* Short task 1
In the entries, from the line with "Observed here in" through the end of the entries, replace "camera" with "lens" and write out those lines again, changing nothing else.
------ Document excerpt
An open API service indexing awesome lists of open source software.

https://github.com/sescobb27/appcues_kv


https://github.com/sescobb27/appcues_kv

Last synced: 6 months ago
JSON representation

Awesome Lists containing this project

README

        

# Design Choices and Postmortem

There are 2 implemented strategies

1. Sync, which uses DB locks to synchronously create/update keys in the DB atomically
2. Dist, which uses eventual consistency, by storing key/values in a map in GenServer's state and an append only log that is aggregated every X seconds (5secs by default)

The advantages about the both approaches is that both can scale as every node in the system will be allowed to get request, execute them and eventually get the same result, although with Sync strategy we will hit lock contention when updating a single key multiple times as it will be locked "FOR UPDATE", so, even tho every node in the system can update the same key in parallel atomically, they will need to wait for the lock to be released.
------------
* Short task 2
For each statement, say whether the design-choices README agrees with it. Answer yes or no, and quote the deciding words of the README.
(a) The Dist strategy aggregates its append only log every 5 seconds by default.
(b) The Sync strategy relies on eventual consistency.
(c) With the Sync strategy, updating a single key multiple times leads to lock contention.
------ Dataset records
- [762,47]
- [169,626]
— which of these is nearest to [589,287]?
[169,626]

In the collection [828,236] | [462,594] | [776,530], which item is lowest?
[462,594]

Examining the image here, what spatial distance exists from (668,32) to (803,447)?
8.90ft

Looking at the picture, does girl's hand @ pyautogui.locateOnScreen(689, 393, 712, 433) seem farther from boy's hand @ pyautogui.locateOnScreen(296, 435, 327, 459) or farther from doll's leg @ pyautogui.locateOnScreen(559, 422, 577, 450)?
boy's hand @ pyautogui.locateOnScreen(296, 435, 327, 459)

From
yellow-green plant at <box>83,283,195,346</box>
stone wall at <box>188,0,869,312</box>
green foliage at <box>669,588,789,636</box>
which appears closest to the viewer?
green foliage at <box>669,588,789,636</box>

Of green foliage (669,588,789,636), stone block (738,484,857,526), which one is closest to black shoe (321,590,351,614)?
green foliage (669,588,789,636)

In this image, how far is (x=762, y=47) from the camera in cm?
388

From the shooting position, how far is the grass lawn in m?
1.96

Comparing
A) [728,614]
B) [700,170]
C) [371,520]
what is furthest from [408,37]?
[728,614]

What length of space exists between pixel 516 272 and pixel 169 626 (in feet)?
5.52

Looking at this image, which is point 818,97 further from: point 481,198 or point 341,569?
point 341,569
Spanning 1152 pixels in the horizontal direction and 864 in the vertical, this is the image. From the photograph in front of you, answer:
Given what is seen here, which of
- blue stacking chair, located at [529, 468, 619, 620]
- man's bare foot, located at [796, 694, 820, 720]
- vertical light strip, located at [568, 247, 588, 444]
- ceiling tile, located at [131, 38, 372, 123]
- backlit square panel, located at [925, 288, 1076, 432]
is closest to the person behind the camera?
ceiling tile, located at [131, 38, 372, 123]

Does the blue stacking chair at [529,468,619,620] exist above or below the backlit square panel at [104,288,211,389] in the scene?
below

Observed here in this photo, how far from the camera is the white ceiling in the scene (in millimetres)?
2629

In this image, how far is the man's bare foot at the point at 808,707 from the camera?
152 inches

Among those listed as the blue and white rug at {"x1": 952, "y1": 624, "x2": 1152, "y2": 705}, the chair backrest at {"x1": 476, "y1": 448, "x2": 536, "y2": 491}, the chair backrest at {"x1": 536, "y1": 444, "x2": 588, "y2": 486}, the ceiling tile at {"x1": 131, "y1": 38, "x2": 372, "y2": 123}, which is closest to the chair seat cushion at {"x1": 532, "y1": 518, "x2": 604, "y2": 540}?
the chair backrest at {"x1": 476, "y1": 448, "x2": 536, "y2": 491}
------------
* Written reply 1
Observed here in this photo, how far from the lens is the white ceiling in the scene (in millimetres)?
2629

In this image, how far is the man's bare foot at the point at 808,707 from the lens?
152 inches

Among those listed as the blue and white rug at {"x1": 952, "y1": 624, "x2": 1152, "y2": 705}, the chair backrest at {"x1": 476, "y1": 448, "x2": 536, "y2": 491}, the chair backrest at {"x1": 536, "y1": 444, "x2": 588, "y2": 486}, the ceiling tile at {"x1": 131, "y1": 38, "x2": 372, "y2": 123}, which is closest to the chair seat cushion at {"x1": 532, "y1": 518, "x2": 604, "y2": 540}?
the chair backrest at {"x1": 476, "y1": 448, "x2": 536, "y2": 491}

* Written reply 2
(a) Yes: "an append only log that is aggregated every X seconds (5secs by default)"
(b) No: "Sync, which uses DB locks to synchronously create/update keys in the DB atomically"
(c) Yes: "with Sync strategy we will hit lock contention when updating a single key multiple times"